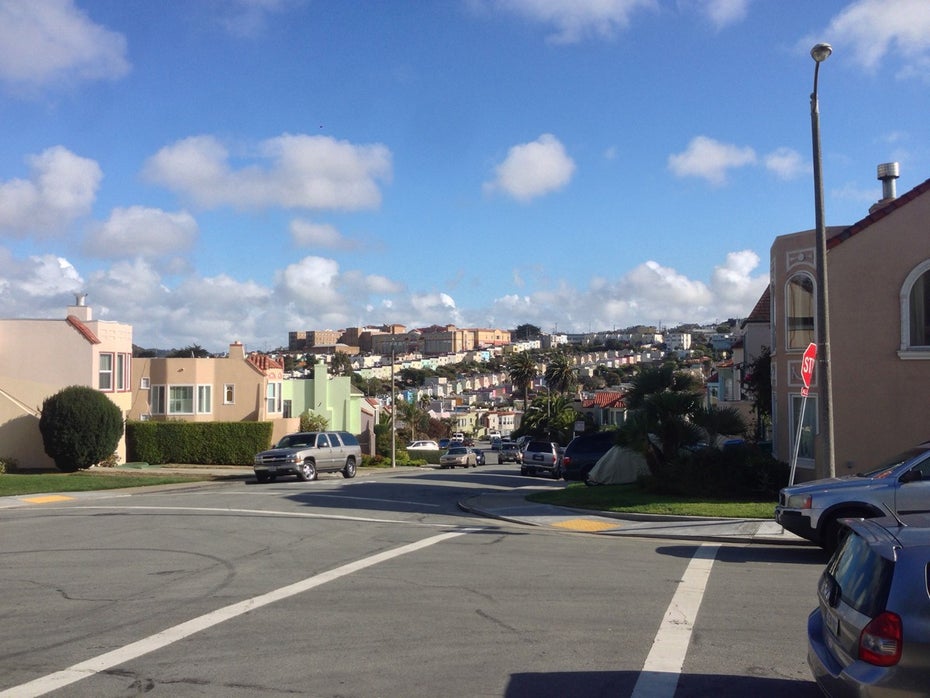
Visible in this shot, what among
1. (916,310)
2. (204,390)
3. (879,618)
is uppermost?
(916,310)

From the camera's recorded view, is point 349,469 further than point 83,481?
Yes

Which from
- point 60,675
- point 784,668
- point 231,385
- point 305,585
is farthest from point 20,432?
point 784,668

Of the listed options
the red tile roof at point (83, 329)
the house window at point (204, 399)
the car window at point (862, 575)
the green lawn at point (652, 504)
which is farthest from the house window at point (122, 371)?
the car window at point (862, 575)

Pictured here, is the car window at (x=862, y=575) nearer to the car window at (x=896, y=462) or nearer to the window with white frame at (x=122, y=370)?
the car window at (x=896, y=462)

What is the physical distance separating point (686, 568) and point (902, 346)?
9505 millimetres

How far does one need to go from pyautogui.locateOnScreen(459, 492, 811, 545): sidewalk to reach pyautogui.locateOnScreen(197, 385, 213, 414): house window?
29.0 meters

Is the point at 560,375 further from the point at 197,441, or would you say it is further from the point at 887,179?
the point at 887,179

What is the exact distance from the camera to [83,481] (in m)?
27.0

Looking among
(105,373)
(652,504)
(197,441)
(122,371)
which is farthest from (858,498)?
(197,441)

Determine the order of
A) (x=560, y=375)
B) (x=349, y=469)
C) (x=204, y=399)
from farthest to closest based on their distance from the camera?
(x=560, y=375)
(x=204, y=399)
(x=349, y=469)

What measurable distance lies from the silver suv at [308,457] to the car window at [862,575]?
25.4m

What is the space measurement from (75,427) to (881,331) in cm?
2634

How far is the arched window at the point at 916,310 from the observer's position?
1842cm

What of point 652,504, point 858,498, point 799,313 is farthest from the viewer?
point 799,313
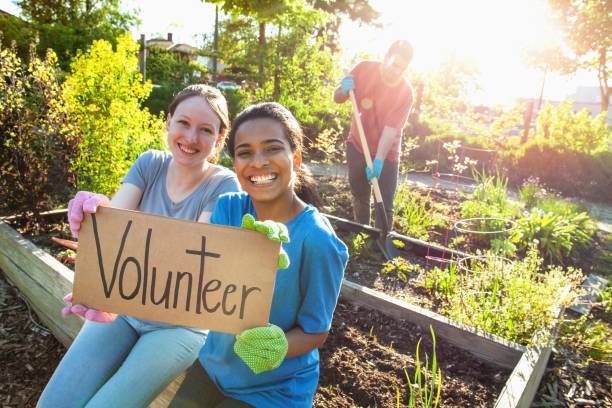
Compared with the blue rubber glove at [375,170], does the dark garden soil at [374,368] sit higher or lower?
lower

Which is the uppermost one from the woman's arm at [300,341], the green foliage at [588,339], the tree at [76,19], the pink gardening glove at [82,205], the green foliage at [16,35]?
the tree at [76,19]

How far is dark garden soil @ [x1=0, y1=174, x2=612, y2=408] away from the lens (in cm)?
194

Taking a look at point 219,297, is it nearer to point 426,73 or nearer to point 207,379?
point 207,379

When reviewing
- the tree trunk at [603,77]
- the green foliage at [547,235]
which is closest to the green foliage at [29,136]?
the green foliage at [547,235]

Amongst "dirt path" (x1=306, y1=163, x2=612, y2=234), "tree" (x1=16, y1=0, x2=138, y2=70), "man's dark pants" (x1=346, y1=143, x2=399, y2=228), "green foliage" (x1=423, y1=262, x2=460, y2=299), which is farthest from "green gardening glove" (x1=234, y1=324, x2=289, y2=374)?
"tree" (x1=16, y1=0, x2=138, y2=70)

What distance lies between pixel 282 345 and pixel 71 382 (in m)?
0.81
**********
- [Do this] From the data above, pull out every line that contains the word "closest".

- [Result of the exercise]
from farthest to closest based on their distance from the camera?
which is closest to the green foliage at [29,136]?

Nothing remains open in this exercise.